§ The exercise
Quote word for word everything from the line containing "In terms of" down to the line containing "437 centimetres", including both of those lines.

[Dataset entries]
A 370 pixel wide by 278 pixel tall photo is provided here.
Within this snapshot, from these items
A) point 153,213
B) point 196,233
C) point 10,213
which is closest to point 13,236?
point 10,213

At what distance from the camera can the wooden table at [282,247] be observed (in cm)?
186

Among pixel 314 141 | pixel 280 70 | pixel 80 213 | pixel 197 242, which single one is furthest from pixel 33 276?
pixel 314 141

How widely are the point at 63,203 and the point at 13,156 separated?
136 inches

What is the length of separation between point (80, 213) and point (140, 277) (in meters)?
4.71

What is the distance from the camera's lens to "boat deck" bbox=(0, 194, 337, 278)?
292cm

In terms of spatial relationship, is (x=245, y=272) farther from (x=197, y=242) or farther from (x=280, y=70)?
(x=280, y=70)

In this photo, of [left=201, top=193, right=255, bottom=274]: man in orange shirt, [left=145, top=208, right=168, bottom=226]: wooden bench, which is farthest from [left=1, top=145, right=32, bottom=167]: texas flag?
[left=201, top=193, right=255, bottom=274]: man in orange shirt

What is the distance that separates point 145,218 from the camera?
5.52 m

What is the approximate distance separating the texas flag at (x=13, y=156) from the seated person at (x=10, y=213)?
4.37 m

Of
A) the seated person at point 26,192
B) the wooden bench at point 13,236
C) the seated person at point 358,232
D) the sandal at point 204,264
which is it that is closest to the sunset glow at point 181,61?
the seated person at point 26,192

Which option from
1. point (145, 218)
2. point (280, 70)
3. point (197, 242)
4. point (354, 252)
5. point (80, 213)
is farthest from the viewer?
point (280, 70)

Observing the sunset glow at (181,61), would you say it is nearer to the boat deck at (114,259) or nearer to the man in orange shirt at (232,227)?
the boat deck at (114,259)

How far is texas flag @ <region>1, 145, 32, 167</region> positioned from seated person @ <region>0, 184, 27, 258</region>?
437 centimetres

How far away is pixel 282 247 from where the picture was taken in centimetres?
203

==

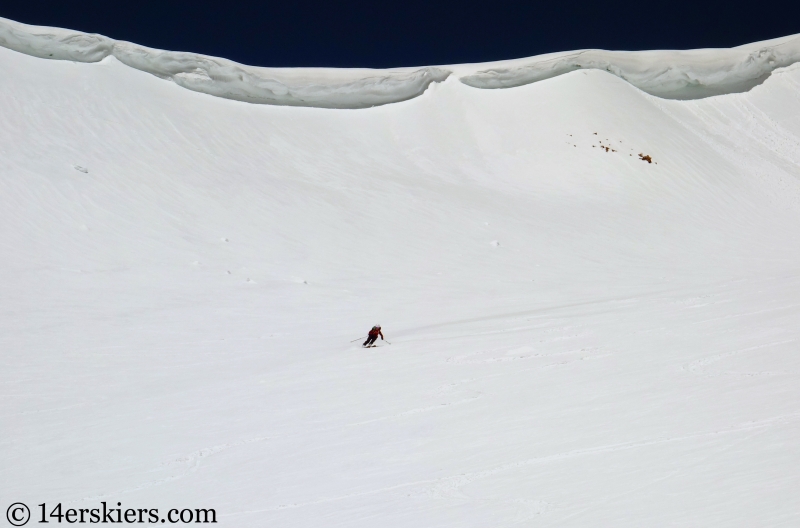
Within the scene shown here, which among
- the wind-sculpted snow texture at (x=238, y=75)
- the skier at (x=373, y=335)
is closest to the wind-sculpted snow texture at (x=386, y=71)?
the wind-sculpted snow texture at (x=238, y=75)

§ Task output
In terms of spatial relationship, is (x=245, y=272) farther from (x=197, y=242) or farther from (x=280, y=70)?
(x=280, y=70)

In this photo, of [left=201, top=193, right=255, bottom=274]: man in orange shirt, [left=145, top=208, right=168, bottom=226]: wooden bench, which is farthest from [left=1, top=145, right=32, bottom=167]: texas flag?
[left=201, top=193, right=255, bottom=274]: man in orange shirt

What is the distance that separates point 145,218 from the camera?
5.52 m

What is the approximate distance separating the texas flag at (x=13, y=156) from the seated person at (x=10, y=213)?
4.37 m

Of
A) the seated person at point 26,192
B) the wooden bench at point 13,236
C) the seated person at point 358,232
D) the sandal at point 204,264
which is it that is closest to the sunset glow at point 181,61?
the seated person at point 26,192

Which option from
1. point (145, 218)
2. point (280, 70)
3. point (197, 242)
4. point (354, 252)
5. point (80, 213)
is farthest from the viewer?
point (280, 70)

Observing the sunset glow at (181,61), would you say it is nearer to the boat deck at (114,259) or nearer to the man in orange shirt at (232,227)?
the boat deck at (114,259)

How far is texas flag @ <region>1, 145, 32, 167</region> positioned from seated person @ <region>0, 184, 27, 258</region>?
437 centimetres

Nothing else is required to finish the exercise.